Sadece bu yıl örgütten 64 kişinin kaçarak teslim olduğunu açıklayan Genelkurmay Başkanı, "Terör örgütünün en çok korktuğu şey örgütten kaçışlardır. Öldürüyorlar zaten kaçmamaları için. Bu da önemli bir husustur" dedi. Başbuğ terörle mücadele en önemli unsurlardan birinin de medya olduğunu söyledi. Terör örgütlerinin yaymaya çalıştığı dehşet ve korkunun önüne geçilebilmenin medya ile mümkün olabileceğini ifade eden 50 dakikalık konuşmasının son bölümünü medyanın önemi ayırdı. Başbuğ şunları söyledi:
"Toplumun terörle mücadeledeki kararlılığı da çok önemli. Örgütün yaymaya çalıştığı dehşetin ve korkunun önüne geçebilmek için, en önemli görev medyanındır. Medya bu görevi yapmazsa ülkede dedikodular çıkar. Bu çok daha tehlikeli.

Medya doğru bilgilere dayanarak kamuoyunu bilgilendirmelidir. Bazen toplantıyla, bazen sunum vasıtasıyla bu haberler veriliyor. Bazen de işte bu durumların yansıtılması, ayrıntılı incelenmeden sunuluyor. Bu konuya da iki taraflı bakmak lazım. Eğer siz medyaya zamanında, bilgi vermezseniz medya ne yapacak? Biz olan olaylarla ilgili olarak biz doğru zamanda veriyor muyuz vermiyor muyuz? Bunu da sorgulamak lazım. Vermezseniz, medya sağdan soldan duyduğu görevi yapmak zorunda. Bunun önemli olduğunu düşünüyorum.

Elbette haber özgürlüğüne saygılıyız. Ama bazen bu özgürlüklerin, topluma zarar verme sınırını da kabul etmemiz lazım. Medya şu suali sormalı. Evet ben vereceğim, ama bu haber topluma yararlı mı oluyor, zararlı mı oluyor? Medyanın teröristlerce araçlaştırılması ve dünyaya aktarılan terör görüntüler, terörün küreselleşmesinde büyük öneme sahip.

Bu nedenle diyoruz ki medyada terör haberleri sunulurken, gerçekten bu haberlerin kapsamı, verileceği sürede çok önemli, tekrarlar çok önemli.

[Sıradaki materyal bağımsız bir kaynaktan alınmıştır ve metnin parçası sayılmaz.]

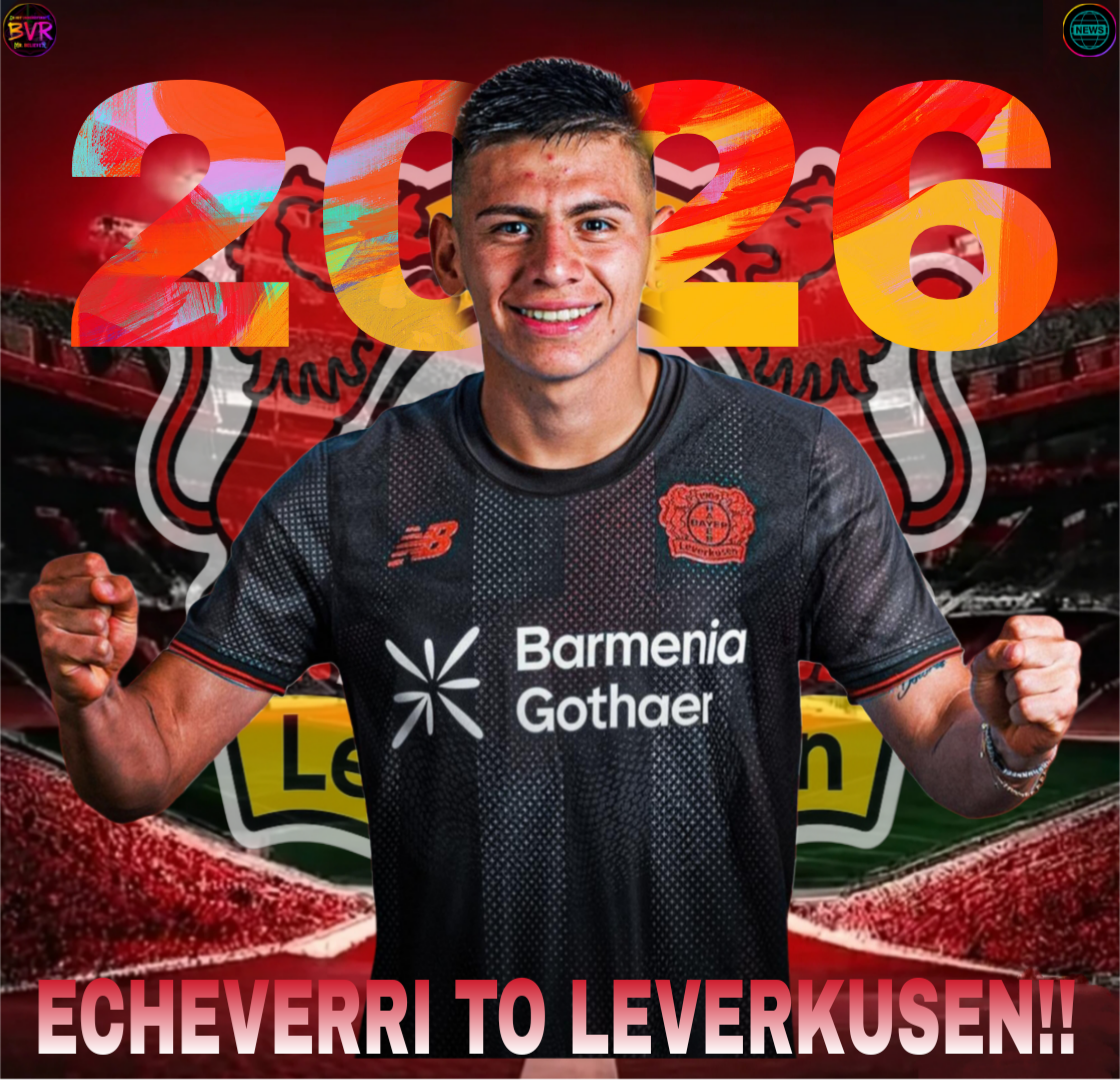 π¨ ECHEVERRI TO LEVERKUSEN: LOAN DEAL! π | FC Mobile leverkusen bayer leverkusen ECHEVERRI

Doğru bilgiye dayanması çok önemlidir, bununla yönelik olarak da bizlere görev düşüyor. Doğru bilgiyi zamanında biz vermeliyiz. Ama medyada bunu yaparken, haberlerin süresine dikkat etmesi lazım. Bir olayı iki dakikada veriyorsanız, iki dakikada verin, 15 dakikada vermeyin. Bir haberi 10 kere göstermeyelim. Tekrarlar çok önemli. Çünkü terör olaylarının uzun süreli verilmesi, terör örgütünün maksadına hizmet ediyor."